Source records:

==================================================

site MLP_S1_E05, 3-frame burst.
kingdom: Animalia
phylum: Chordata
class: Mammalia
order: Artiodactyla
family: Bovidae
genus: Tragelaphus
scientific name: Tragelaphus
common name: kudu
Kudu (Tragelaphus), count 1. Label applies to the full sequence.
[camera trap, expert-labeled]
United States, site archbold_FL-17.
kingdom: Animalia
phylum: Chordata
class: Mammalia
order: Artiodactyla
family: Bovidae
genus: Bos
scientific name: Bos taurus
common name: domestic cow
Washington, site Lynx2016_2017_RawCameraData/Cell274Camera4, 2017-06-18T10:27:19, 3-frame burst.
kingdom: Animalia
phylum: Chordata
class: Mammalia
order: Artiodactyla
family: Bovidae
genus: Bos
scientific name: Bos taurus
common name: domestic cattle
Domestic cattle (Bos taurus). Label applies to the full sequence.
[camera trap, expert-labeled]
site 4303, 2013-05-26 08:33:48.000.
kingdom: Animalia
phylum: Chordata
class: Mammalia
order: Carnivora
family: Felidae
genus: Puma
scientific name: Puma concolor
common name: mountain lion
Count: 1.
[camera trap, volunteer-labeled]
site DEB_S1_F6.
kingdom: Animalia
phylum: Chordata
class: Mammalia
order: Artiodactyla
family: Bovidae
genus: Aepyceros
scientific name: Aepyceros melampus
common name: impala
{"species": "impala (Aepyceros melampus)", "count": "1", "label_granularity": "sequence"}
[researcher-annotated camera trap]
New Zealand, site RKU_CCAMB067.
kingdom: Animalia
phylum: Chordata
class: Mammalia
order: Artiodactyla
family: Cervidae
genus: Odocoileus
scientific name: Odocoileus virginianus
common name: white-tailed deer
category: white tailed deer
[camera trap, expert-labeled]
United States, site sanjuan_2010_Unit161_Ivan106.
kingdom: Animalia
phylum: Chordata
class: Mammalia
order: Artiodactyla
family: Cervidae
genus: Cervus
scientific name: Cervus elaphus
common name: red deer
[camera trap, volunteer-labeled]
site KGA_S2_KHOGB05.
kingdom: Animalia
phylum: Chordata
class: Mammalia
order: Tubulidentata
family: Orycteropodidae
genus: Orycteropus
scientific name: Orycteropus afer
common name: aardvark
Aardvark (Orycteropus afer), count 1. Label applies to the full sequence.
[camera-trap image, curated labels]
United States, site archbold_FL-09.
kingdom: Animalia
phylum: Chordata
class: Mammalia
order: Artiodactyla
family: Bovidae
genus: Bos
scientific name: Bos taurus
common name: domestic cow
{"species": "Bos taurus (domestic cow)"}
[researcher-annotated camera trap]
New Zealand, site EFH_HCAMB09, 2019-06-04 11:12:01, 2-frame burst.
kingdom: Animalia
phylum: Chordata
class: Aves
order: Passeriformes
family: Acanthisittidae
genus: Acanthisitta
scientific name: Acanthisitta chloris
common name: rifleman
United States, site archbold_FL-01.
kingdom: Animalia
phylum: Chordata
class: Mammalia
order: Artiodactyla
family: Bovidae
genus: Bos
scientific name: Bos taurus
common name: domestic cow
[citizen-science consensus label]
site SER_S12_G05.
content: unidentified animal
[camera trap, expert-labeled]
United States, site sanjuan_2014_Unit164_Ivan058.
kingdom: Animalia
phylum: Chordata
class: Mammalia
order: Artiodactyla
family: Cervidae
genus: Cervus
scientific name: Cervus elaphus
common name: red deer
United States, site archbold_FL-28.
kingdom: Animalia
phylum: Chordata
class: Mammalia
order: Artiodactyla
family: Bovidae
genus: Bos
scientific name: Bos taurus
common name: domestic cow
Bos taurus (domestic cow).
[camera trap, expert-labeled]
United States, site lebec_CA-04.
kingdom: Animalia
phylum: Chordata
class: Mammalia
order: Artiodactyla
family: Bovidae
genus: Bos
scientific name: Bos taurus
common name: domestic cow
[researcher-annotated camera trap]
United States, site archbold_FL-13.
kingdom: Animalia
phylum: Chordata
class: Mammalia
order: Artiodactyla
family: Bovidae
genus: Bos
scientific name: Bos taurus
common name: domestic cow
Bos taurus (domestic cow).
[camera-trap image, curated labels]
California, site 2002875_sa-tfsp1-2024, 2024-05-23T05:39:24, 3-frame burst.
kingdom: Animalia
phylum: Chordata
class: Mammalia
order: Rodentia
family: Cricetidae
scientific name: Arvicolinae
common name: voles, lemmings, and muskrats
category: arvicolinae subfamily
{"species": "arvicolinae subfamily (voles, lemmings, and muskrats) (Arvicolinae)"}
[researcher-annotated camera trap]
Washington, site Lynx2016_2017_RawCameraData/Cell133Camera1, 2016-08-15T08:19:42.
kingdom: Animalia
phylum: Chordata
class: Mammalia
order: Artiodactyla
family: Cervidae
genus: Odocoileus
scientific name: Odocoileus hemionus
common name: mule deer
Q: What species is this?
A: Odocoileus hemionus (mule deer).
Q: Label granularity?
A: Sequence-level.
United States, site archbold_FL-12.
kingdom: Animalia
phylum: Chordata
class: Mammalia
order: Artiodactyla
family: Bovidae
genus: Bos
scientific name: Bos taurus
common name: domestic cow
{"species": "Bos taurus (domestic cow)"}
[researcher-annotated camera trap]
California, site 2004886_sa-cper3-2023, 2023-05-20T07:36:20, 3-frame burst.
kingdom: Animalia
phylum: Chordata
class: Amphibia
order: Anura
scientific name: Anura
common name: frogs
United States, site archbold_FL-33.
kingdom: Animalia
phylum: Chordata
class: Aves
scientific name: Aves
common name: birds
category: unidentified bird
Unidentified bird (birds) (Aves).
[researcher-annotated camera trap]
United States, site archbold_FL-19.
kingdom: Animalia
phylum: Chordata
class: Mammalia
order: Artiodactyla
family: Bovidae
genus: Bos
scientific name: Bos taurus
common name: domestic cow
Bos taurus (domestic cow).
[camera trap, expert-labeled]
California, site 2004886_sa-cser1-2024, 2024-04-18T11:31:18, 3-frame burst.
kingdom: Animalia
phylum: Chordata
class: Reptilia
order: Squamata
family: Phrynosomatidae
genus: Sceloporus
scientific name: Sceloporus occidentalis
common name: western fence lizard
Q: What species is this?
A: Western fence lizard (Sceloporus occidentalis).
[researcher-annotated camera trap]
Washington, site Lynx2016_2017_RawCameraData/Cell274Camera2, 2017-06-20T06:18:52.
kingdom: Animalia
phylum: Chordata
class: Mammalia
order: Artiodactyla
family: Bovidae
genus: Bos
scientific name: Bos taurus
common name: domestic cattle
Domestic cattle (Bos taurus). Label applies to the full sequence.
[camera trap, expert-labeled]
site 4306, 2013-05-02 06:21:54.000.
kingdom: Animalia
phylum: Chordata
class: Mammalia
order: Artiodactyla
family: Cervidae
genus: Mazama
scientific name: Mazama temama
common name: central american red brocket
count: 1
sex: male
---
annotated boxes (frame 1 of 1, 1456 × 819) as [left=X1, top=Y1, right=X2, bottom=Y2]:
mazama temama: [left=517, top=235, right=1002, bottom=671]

==================================================

Exercise prompt
Write all the data out again, exactly.

Task solution
site MLP_S1_E05, 3-frame burst.
kingdom: Animalia
phylum: Chordata
class: Mammalia
order: Artiodactyla
family: Bovidae
genus: Tragelaphus
scientific name: Tragelaphus
common name: kudu
Kudu (Tragelaphus), count 1. Label applies to the full sequence.
[camera trap, expert-labeled]
United States, site archbold_FL-17.
kingdom: Animalia
phylum: Chordata
class: Mammalia
order: Artiodactyla
family: Bovidae
genus: Bos
scientific name: Bos taurus
common name: domestic cow
Washington, site Lynx2016_2017_RawCameraData/Cell274Camera4, 2017-06-18T10:27:19, 3-frame burst.
kingdom: Animalia
phylum: Chordata
class: Mammalia
order: Artiodactyla
family: Bovidae
genus: Bos
scientific name: Bos taurus
common name: domestic cattle
Domestic cattle (Bos taurus). Label applies to the full sequence.
[camera trap, expert-labeled]
site 4303, 2013-05-26 08:33:48.000.
kingdom: Animalia
phylum: Chordata
class: Mammalia
order: Carnivora
family: Felidae
genus: Puma
scientific name: Puma concolor
common name: mountain lion
Count: 1.
[camera trap, volunteer-labeled]
site DEB_S1_F6.
kingdom: Animalia
phylum: Chordata
class: Mammalia
order: Artiodactyla
family: Bovidae
genus: Aepyceros
scientific name: Aepyceros melampus
common name: impala
{"species": "impala (Aepyceros melampus)", "count": "1", "label_granularity": "sequence"}
[researcher-annotated camera trap]
New Zealand, site RKU_CCAMB067.
kingdom: Animalia
phylum: Chordata
class: Mammalia
order: Artiodactyla
family: Cervidae
genus: Odocoileus
scientific name: Odocoileus virginianus
common name: white-tailed deer
category: white tailed deer
[camera trap, expert-labeled]
United States, site sanjuan_2010_Unit161_Ivan106.
kingdom: Animalia
phylum: Chordata
class: Mammalia
order: Artiodactyla
family: Cervidae
genus: Cervus
scientific name: Cervus elaphus
common name: red deer
[camera trap, volunteer-labeled]
site KGA_S2_KHOGB05.
kingdom: Animalia
phylum: Chordata
class: Mammalia
order: Tubulidentata
family: Orycteropodidae
genus: Orycteropus
scientific name: Orycteropus afer
common name: aardvark
Aardvark (Orycteropus afer), count 1. Label applies to the full sequence.
[camera-trap image, curated labels]
United States, site archbold_FL-09.
kingdom: Animalia
phylum: Chordata
class: Mammalia
order: Artiodactyla
family: Bovidae
genus: Bos
scientific name: Bos taurus
common name: domestic cow
{"species": "Bos taurus (domestic cow)"}
[researcher-annotated camera trap]
New Zealand, site EFH_HCAMB09, 2019-06-04 11:12:01, 2-frame burst.
kingdom: Animalia
phylum: Chordata
class: Aves
order: Passeriformes
family: Acanthisittidae
genus: Acanthisitta
scientific name: Acanthisitta chloris
common name: rifleman
United States, site archbold_FL-01.
kingdom: Animalia
phylum: Chordata
class: Mammalia
order: Artiodactyla
family: Bovidae
genus: Bos
scientific name: Bos taurus
common name: domestic cow
[citizen-science consensus label]
site SER_S12_G05.
content: unidentified animal
[camera trap, expert-labeled]
United States, site sanjuan_2014_Unit164_Ivan058.
kingdom: Animalia
phylum: Chordata
class: Mammalia
order: Artiodactyla
family: Cervidae
genus: Cervus
scientific name: Cervus elaphus
common name: red deer
United States, site archbold_FL-28.
kingdom: Animalia
phylum: Chordata
class: Mammalia
order: Artiodactyla
family: Bovidae
genus: Bos
scientific name: Bos taurus
common name: domestic cow
Bos taurus (domestic cow).
[camera trap, expert-labeled]
United States, site lebec_CA-04.
kingdom: Animalia
phylum: Chordata
class: Mammalia
order: Artiodactyla
family: Bovidae
genus: Bos
scientific name: Bos taurus
common name: domestic cow
[researcher-annotated camera trap]
United States, site archbold_FL-13.
kingdom: Animalia
phylum: Chordata
class: Mammalia
order: Artiodactyla
family: Bovidae
genus: Bos
scientific name: Bos taurus
common name: domestic cow
Bos taurus (domestic cow).
[camera-trap image, curated labels]
California, site 2002875_sa-tfsp1-2024, 2024-05-23T05:39:24, 3-frame burst.
kingdom: Animalia
phylum: Chordata
class: Mammalia
order: Rodentia
family: Cricetidae
scientific name: Arvicolinae
common name: voles, lemmings, and muskrats
category: arvicolinae subfamily
{"species": "arvicolinae subfamily (voles, lemmings, and muskrats) (Arvicolinae)"}
[researcher-annotated camera trap]
Washington, site Lynx2016_2017_RawCameraData/Cell133Camera1, 2016-08-15T08:19:42.
kingdom: Animalia
phylum: Chordata
class: Mammalia
order: Artiodactyla
family: Cervidae
genus: Odocoileus
scientific name: Odocoileus hemionus
common name: mule deer
Q: What species is this?
A: Odocoileus hemionus (mule deer).
Q: Label granularity?
A: Sequence-level.
United States, site archbold_FL-12.
kingdom: Animalia
phylum: Chordata
class: Mammalia
order: Artiodactyla
family: Bovidae
genus: Bos
scientific name: Bos taurus
common name: domestic cow
{"species": "Bos taurus (domestic cow)"}
[researcher-annotated camera trap]
California, site 2004886_sa-cper3-2023, 2023-05-20T07:36:20, 3-frame burst.
kingdom: Animalia
phylum: Chordata
class: Amphibia
order: Anura
scientific name: Anura
common name: frogs
United States, site archbold_FL-33.
kingdom: Animalia
phylum: Chordata
class: Aves
scientific name: Aves
common name: birds
category: unidentified bird
Unidentified bird (birds) (Aves).
[researcher-annotated camera trap]
United States, site archbold_FL-19.
kingdom: Animalia
phylum: Chordata
class: Mammalia
order: Artiodactyla
family: Bovidae
genus: Bos
scientific name: Bos taurus
common name: domestic cow
Bos taurus (domestic cow).
[camera trap, expert-labeled]
California, site 2004886_sa-cser1-2024, 2024-04-18T11:31:18, 3-frame burst.
kingdom: Animalia
phylum: Chordata
class: Reptilia
order: Squamata
family: Phrynosomatidae
genus: Sceloporus
scientific name: Sceloporus occidentalis
common name: western fence lizard
Q: What species is this?
A: Western fence lizard (Sceloporus occidentalis).
[researcher-annotated camera trap]
Washington, site Lynx2016_2017_RawCameraData/Cell274Camera2, 2017-06-20T06:18:52.
kingdom: Animalia
phylum: Chordata
class: Mammalia
order: Artiodactyla
family: Bovidae
genus: Bos
scientific name: Bos taurus
common name: domestic cattle
Domestic cattle (Bos taurus). Label applies to the full sequence.
[camera trap, expert-labeled]
site 4306, 2013-05-02 06:21:54.000.
kingdom: Animalia
phylum: Chordata
class: Mammalia
order: Artiodactyla
family: Cervidae
genus: Mazama
scientific name: Mazama temama
common name: central american red brocket
count: 1
sex: male
---
annotated boxes (frame 1 of 1, 1456 × 819) as [left=X1, top=Y1, right=X2, bottom=Y2]:
mazama temama: [left=517, top=235, right=1002, bottom=671]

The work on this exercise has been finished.